Saved entries
.....

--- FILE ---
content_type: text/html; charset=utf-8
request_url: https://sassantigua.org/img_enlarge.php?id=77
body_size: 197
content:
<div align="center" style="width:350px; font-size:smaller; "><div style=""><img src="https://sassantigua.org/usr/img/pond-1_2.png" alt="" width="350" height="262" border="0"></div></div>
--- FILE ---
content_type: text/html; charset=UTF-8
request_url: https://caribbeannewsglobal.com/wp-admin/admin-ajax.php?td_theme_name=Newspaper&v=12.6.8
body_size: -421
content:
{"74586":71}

.....

• [PROBLEM TO SOLVE] Exact copies of the line containing "body_size: 197" and of every line after it through the end of the entries are all that should be output.

• [YOUR SOLUTION]
body_size: 197
content:
<div align="center" style="width:350px; font-size:smaller; "><div style=""><img src="https://sassantigua.org/usr/img/pond-1_2.png" alt="" width="350" height="262" border="0"></div></div>
--- FILE ---
content_type: text/html; charset=UTF-8
request_url: https://caribbeannewsglobal.com/wp-admin/admin-ajax.php?td_theme_name=Newspaper&v=12.6.8
body_size: -421
content:
{"74586":71}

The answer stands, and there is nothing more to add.